Exercise details :: The records that follow must be transcribed in full, without any change.

[Recorded data]
=======

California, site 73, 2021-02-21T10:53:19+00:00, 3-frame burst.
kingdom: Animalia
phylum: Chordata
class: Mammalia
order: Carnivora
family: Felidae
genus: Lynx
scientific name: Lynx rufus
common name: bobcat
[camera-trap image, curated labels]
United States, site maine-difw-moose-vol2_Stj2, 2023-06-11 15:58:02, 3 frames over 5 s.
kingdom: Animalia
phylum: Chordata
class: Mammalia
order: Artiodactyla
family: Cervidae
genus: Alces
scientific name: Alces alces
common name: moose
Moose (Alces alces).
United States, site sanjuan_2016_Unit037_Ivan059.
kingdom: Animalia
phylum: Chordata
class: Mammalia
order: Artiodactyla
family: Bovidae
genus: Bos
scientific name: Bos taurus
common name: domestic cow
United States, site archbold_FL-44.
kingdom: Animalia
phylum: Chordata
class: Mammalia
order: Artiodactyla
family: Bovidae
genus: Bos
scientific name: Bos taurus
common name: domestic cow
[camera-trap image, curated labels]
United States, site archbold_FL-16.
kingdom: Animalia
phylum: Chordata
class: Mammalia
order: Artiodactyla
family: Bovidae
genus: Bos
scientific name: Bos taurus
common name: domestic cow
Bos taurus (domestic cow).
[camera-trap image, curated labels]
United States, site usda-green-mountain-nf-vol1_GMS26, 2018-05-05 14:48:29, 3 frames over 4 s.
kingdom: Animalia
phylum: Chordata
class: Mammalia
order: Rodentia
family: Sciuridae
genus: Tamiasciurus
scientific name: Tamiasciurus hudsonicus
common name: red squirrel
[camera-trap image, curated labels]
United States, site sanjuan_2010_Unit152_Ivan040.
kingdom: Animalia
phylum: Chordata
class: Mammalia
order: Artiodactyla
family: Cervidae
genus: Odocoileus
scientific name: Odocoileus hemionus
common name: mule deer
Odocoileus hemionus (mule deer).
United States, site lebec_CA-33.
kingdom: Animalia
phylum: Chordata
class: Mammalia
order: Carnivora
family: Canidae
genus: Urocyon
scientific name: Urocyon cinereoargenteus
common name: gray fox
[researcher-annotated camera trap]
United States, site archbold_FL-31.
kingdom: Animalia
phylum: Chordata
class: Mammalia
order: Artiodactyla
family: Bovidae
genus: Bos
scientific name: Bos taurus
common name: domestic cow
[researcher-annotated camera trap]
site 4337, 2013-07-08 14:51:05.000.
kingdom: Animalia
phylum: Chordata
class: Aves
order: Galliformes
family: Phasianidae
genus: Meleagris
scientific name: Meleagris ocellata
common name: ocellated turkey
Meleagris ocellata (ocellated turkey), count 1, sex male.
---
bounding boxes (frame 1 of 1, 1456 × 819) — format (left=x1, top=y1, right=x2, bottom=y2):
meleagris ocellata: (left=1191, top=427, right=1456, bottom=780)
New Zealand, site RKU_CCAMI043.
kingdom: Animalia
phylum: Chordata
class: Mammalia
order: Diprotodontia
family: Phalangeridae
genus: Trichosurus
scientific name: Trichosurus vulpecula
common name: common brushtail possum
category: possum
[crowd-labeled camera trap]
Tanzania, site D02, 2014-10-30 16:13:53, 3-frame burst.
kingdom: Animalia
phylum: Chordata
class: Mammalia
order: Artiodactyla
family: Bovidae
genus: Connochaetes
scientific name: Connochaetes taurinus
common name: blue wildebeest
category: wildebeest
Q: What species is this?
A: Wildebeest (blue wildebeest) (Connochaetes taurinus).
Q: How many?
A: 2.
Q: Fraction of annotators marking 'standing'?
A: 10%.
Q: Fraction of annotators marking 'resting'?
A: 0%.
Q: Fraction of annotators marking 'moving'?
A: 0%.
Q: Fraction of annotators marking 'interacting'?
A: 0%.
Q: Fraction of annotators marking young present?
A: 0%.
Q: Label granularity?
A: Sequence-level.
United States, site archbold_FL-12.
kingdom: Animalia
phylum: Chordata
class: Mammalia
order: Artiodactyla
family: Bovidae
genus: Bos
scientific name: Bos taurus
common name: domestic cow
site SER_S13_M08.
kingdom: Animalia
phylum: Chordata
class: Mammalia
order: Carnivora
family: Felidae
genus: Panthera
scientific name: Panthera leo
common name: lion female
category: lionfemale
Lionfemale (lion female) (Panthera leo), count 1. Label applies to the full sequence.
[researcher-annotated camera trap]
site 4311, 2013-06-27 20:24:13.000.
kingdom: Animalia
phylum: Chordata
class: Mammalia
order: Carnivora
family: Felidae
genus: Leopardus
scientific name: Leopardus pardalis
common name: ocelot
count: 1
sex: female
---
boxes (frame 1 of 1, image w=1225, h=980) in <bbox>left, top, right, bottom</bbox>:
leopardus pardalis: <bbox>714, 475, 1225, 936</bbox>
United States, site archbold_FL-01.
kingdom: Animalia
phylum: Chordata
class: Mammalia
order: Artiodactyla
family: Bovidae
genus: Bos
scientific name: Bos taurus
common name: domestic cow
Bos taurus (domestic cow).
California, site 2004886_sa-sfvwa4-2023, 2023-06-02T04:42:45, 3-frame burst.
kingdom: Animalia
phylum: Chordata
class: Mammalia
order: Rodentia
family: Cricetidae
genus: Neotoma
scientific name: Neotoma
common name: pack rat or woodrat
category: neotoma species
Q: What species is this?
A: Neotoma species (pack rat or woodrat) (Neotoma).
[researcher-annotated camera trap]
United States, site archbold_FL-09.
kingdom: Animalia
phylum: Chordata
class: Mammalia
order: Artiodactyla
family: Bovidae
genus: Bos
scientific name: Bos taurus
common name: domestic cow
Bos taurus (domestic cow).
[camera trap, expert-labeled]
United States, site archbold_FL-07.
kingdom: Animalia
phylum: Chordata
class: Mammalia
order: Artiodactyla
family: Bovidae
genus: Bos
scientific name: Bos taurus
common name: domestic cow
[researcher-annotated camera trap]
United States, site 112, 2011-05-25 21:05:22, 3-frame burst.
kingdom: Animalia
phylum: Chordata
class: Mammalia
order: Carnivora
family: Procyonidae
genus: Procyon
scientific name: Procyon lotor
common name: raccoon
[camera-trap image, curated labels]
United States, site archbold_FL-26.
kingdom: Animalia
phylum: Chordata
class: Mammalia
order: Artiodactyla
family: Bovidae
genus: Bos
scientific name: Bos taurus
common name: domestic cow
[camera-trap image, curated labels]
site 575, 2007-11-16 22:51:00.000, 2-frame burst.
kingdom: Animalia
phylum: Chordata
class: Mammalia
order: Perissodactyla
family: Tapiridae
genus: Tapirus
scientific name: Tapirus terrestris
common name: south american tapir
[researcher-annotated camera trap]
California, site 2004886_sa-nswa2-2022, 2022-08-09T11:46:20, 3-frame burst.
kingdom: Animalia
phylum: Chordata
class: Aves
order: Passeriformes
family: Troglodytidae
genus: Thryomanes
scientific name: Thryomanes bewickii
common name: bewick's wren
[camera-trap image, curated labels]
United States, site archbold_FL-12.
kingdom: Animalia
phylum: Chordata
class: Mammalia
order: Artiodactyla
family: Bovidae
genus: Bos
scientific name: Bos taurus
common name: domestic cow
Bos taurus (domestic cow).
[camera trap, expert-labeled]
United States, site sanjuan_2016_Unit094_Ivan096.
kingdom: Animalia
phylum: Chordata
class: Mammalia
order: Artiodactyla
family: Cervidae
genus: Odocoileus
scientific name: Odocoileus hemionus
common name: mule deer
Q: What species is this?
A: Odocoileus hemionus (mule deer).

=======

Output of the exercise ::
California, site 73, 2021-02-21T10:53:19+00:00, 3-frame burst.
kingdom: Animalia
phylum: Chordata
class: Mammalia
order: Carnivora
family: Felidae
genus: Lynx
scientific name: Lynx rufus
common name: bobcat
[camera-trap image, curated labels]
United States, site maine-difw-moose-vol2_Stj2, 2023-06-11 15:58:02, 3 frames over 5 s.
kingdom: Animalia
phylum: Chordata
class: Mammalia
order: Artiodactyla
family: Cervidae
genus: Alces
scientific name: Alces alces
common name: moose
Moose (Alces alces).
United States, site sanjuan_2016_Unit037_Ivan059.
kingdom: Animalia
phylum: Chordata
class: Mammalia
order: Artiodactyla
family: Bovidae
genus: Bos
scientific name: Bos taurus
common name: domestic cow
United States, site archbold_FL-44.
kingdom: Animalia
phylum: Chordata
class: Mammalia
order: Artiodactyla
family: Bovidae
genus: Bos
scientific name: Bos taurus
common name: domestic cow
[camera-trap image, curated labels]
United States, site archbold_FL-16.
kingdom: Animalia
phylum: Chordata
class: Mammalia
order: Artiodactyla
family: Bovidae
genus: Bos
scientific name: Bos taurus
common name: domestic cow
Bos taurus (domestic cow).
[camera-trap image, curated labels]
United States, site usda-green-mountain-nf-vol1_GMS26, 2018-05-05 14:48:29, 3 frames over 4 s.
kingdom: Animalia
phylum: Chordata
class: Mammalia
order: Rodentia
family: Sciuridae
genus: Tamiasciurus
scientific name: Tamiasciurus hudsonicus
common name: red squirrel
[camera-trap image, curated labels]
United States, site sanjuan_2010_Unit152_Ivan040.
kingdom: Animalia
phylum: Chordata
class: Mammalia
order: Artiodactyla
family: Cervidae
genus: Odocoileus
scientific name: Odocoileus hemionus
common name: mule deer
Odocoileus hemionus (mule deer).
United States, site lebec_CA-33.
kingdom: Animalia
phylum: Chordata
class: Mammalia
order: Carnivora
family: Canidae
genus: Urocyon
scientific name: Urocyon cinereoargenteus
common name: gray fox
[researcher-annotated camera trap]
United States, site archbold_FL-31.
kingdom: Animalia
phylum: Chordata
class: Mammalia
order: Artiodactyla
family: Bovidae
genus: Bos
scientific name: Bos taurus
common name: domestic cow
[researcher-annotated camera trap]
site 4337, 2013-07-08 14:51:05.000.
kingdom: Animalia
phylum: Chordata
class: Aves
order: Galliformes
family: Phasianidae
genus: Meleagris
scientific name: Meleagris ocellata
common name: ocellated turkey
Meleagris ocellata (ocellated turkey), count 1, sex male.
---
bounding boxes (frame 1 of 1, 1456 × 819) — format (left=x1, top=y1, right=x2, bottom=y2):
meleagris ocellata: (left=1191, top=427, right=1456, bottom=780)
New Zealand, site RKU_CCAMI043.
kingdom: Animalia
phylum: Chordata
class: Mammalia
order: Diprotodontia
family: Phalangeridae
genus: Trichosurus
scientific name: Trichosurus vulpecula
common name: common brushtail possum
category: possum
[crowd-labeled camera trap]
Tanzania, site D02, 2014-10-30 16:13:53, 3-frame burst.
kingdom: Animalia
phylum: Chordata
class: Mammalia
order: Artiodactyla
family: Bovidae
genus: Connochaetes
scientific name: Connochaetes taurinus
common name: blue wildebeest
category: wildebeest
Q: What species is this?
A: Wildebeest (blue wildebeest) (Connochaetes taurinus).
Q: How many?
A: 2.
Q: Fraction of annotators marking 'standing'?
A: 10%.
Q: Fraction of annotators marking 'resting'?
A: 0%.
Q: Fraction of annotators marking 'moving'?
A: 0%.
Q: Fraction of annotators marking 'interacting'?
A: 0%.
Q: Fraction of annotators marking young present?
A: 0%.
Q: Label granularity?
A: Sequence-level.
United States, site archbold_FL-12.
kingdom: Animalia
phylum: Chordata
class: Mammalia
order: Artiodactyla
family: Bovidae
genus: Bos
scientific name: Bos taurus
common name: domestic cow
site SER_S13_M08.
kingdom: Animalia
phylum: Chordata
class: Mammalia
order: Carnivora
family: Felidae
genus: Panthera
scientific name: Panthera leo
common name: lion female
category: lionfemale
Lionfemale (lion female) (Panthera leo), count 1. Label applies to the full sequence.
[researcher-annotated camera trap]
site 4311, 2013-06-27 20:24:13.000.
kingdom: Animalia
phylum: Chordata
class: Mammalia
order: Carnivora
family: Felidae
genus: Leopardus
scientific name: Leopardus pardalis
common name: ocelot
count: 1
sex: female
---
boxes (frame 1 of 1, image w=1225, h=980) in <bbox>left, top, right, bottom</bbox>:
leopardus pardalis: <bbox>714, 475, 1225, 936</bbox>
United States, site archbold_FL-01.
kingdom: Animalia
phylum: Chordata
class: Mammalia
order: Artiodactyla
family: Bovidae
genus: Bos
scientific name: Bos taurus
common name: domestic cow
Bos taurus (domestic cow).
California, site 2004886_sa-sfvwa4-2023, 2023-06-02T04:42:45, 3-frame burst.
kingdom: Animalia
phylum: Chordata
class: Mammalia
order: Rodentia
family: Cricetidae
genus: Neotoma
scientific name: Neotoma
common name: pack rat or woodrat
category: neotoma species
Q: What species is this?
A: Neotoma species (pack rat or woodrat) (Neotoma).
[researcher-annotated camera trap]
United States, site archbold_FL-09.
kingdom: Animalia
phylum: Chordata
class: Mammalia
order: Artiodactyla
family: Bovidae
genus: Bos
scientific name: Bos taurus
common name: domestic cow
Bos taurus (domestic cow).
[camera trap, expert-labeled]
United States, site archbold_FL-07.
kingdom: Animalia
phylum: Chordata
class: Mammalia
order: Artiodactyla
family: Bovidae
genus: Bos
scientific name: Bos taurus
common name: domestic cow
[researcher-annotated camera trap]
United States, site 112, 2011-05-25 21:05:22, 3-frame burst.
kingdom: Animalia
phylum: Chordata
class: Mammalia
order: Carnivora
family: Procyonidae
genus: Procyon
scientific name: Procyon lotor
common name: raccoon
[camera-trap image, curated labels]
United States, site archbold_FL-26.
kingdom: Animalia
phylum: Chordata
class: Mammalia
order: Artiodactyla
family: Bovidae
genus: Bos
scientific name: Bos taurus
common name: domestic cow
[camera-trap image, curated labels]
site 575, 2007-11-16 22:51:00.000, 2-frame burst.
kingdom: Animalia
phylum: Chordata
class: Mammalia
order: Perissodactyla
family: Tapiridae
genus: Tapirus
scientific name: Tapirus terrestris
common name: south american tapir
[researcher-annotated camera trap]
California, site 2004886_sa-nswa2-2022, 2022-08-09T11:46:20, 3-frame burst.
kingdom: Animalia
phylum: Chordata
class: Aves
order: Passeriformes
family: Troglodytidae
genus: Thryomanes
scientific name: Thryomanes bewickii
common name: bewick's wren
[camera-trap image, curated labels]
United States, site archbold_FL-12.
kingdom: Animalia
phylum: Chordata
class: Mammalia
order: Artiodactyla
family: Bovidae
genus: Bos
scientific name: Bos taurus
common name: domestic cow
Bos taurus (domestic cow).
[camera trap, expert-labeled]
United States, site sanjuan_2016_Unit094_Ivan096.
kingdom: Animalia
phylum: Chordata
class: Mammalia
order: Artiodactyla
family: Cervidae
genus: Odocoileus
scientific name: Odocoileus hemionus
common name: mule deer
Q: What species is this?
A: Odocoileus hemionus (mule deer).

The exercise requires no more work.